◆ **TEXTE FOURNI**
Paris (75)

Violences conjugales : « Une femme sur trois »

Publié le 21/12/2020

Le barreau de Paris organisait le 19 novembre dernier, un webinaire consacré à la prise en charge des violences conjugales par les entreprises. Une réunion qui a permis de présenter l’étude « One in three women », qui révèle que les violences conjugales concernent un tiers des femmes travaillant en entreprise.

Que peut l’entreprise dans la lutte contre les violences conjugales ? Quelles sont les obligations de l’employeur ? Quel intérêt a-t-il à se saisir d’une telle problématique ? Voici les questions sensibles auxquelles ont tenté de répondre les avocats et représentants du monde de l’entreprise, réunis par le barreau de Paris lors de ce webinaire sur les femmes victimes de violence conjugale au sein de l’entreprise. À ce jour, cette violence est peu prise en compte dans la vie de l’entreprise, alors même qu’elle a un impact important sur cette dernière.

L’impact des violences conjugales sur les entreprises

Pour étayer ce constat, deux études importantes menées par les fondations FACE et Kering, furent dévoilées. La première, réalisée par le réseau « One in three women » de la fondation FACE, révèle que 2 salariés sur 10 dans le monde sont victimes de violences conjugales. Plus d’un tiers déclare l’avoir été ou l’être encore. Cette étude précise que seules 37 % des victimes ont pu discuter avec un collègue de leur entreprise et que plus de la moitié d’entre elles disent avoir des problèmes au travail liés à leur situation conjugale, tels que des retards, des absences ou, au contraire, une trop grande présence. La deuxième étude, plus axée sur la recherche de solution, avait pour but de comparer les politiques menées par 6 pays pour permettre aux entreprises de prendre leur part dans ce combat.

« La situation nous a permis de nous rendre compte qu’il fallait que les gouvernements et les entreprises prennent position et mettent en place de bonnes pratiques. Il faut modifier notre législation pour permettre aux entreprises d’être un relais dans cette lutte contre les violences conjugales », a expliqué Anne-Laure Casado, membre du Conseil de l’ordre et secrétaire adjointe de la commission égalité du barreau de Paris, modératrice de ce webinaire. « L’entreprise doit s’analyser comme un point central dans cette lutte », a-t-elle appuyé, rappelant que celle-ci pouvait être un lieu refuge, « un sanctuaire où les victimes vont parler plus librement, et où l’on peut prendre des mesures ».

Clara Hattu, chargée de l’égalité et des violences faites aux femmes pour la fondation FACE, est revenue d’abord sur la méthodologie de l’étude menée par le réseau « One in three women ». « Nous avons fait appel à quatre chercheuses internationales pour avoir la rigueur universitaire nécessaire. Notre questionnaire a touché 40 000 salariés dans l’Europe », a-t-elle expliqué. L’enquête a été réalisée au sein de 6 entreprises, situées dans 6 pays : en France, en Allemagne, en Italie, en Belgique, en Espagne et au Royaume-Uni. Son objectif était d’appréhender non seulement l’impact des violences conjugales sur la vie des victimes, mais aussi celui sur la vie de l’entreprise et des autres salariés.

◆ **DONNÉES EXTRAITES**
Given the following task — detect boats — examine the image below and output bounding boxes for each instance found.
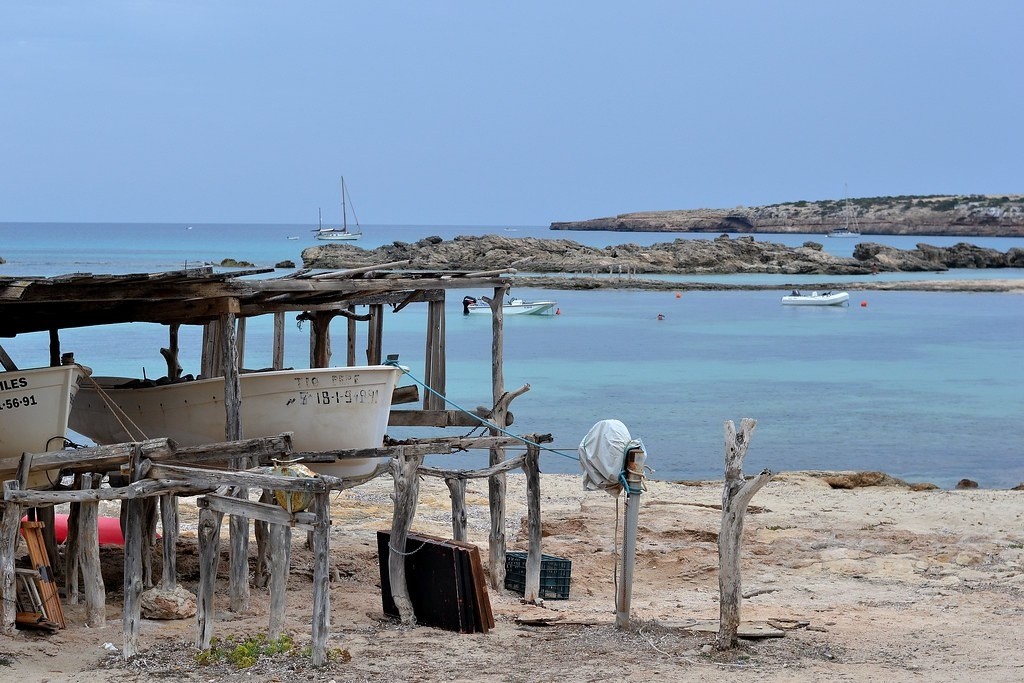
[0,351,93,496]
[65,366,412,480]
[781,291,849,307]
[462,295,558,315]
[186,226,192,229]
[288,235,299,240]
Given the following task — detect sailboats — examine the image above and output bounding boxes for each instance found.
[826,179,860,237]
[311,207,322,231]
[314,175,363,240]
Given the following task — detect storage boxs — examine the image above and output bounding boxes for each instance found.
[503,552,572,601]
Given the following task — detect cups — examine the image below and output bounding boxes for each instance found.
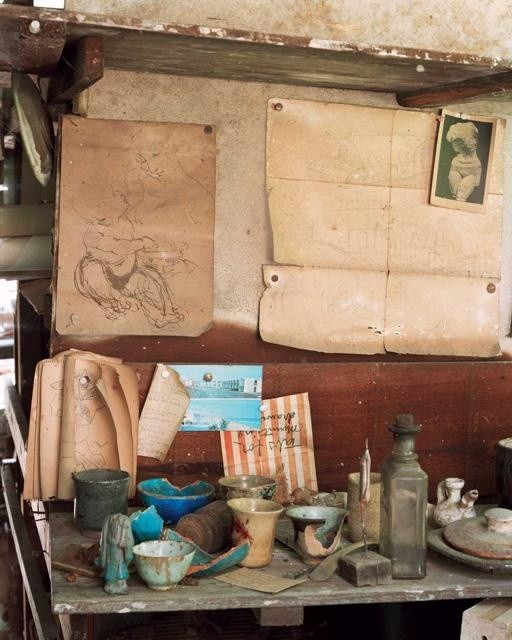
[70,467,130,530]
[286,506,350,566]
[226,497,284,569]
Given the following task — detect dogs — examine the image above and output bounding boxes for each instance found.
[444,120,482,202]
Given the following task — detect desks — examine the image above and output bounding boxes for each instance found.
[46,507,511,640]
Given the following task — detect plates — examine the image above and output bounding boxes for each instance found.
[426,529,511,574]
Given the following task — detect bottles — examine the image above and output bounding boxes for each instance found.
[379,414,429,580]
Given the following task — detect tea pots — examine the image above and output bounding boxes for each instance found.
[432,478,479,528]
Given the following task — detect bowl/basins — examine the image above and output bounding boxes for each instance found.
[132,538,197,591]
[138,477,215,524]
[217,474,278,504]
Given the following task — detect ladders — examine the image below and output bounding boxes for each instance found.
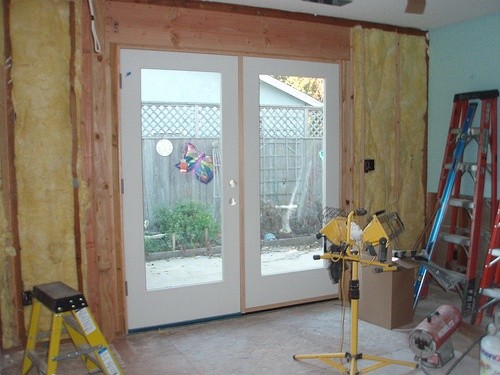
[418,89,500,312]
[21,280,124,375]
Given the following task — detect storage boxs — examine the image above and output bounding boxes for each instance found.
[358,257,415,330]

◆ **CONSIGNES**
Selon le texte sur les violences conjugales en entreprise, dans quels pays se trouvent les entreprises où l'enquête du réseau « One in three women » a été menée ? Les enregistrements n'ont aucun rôle à jouer ici.

◆ **RÉPONSE COMPLÈTE**
France, Allemagne, Italie, Belgique, Espagne, Royaume-Uni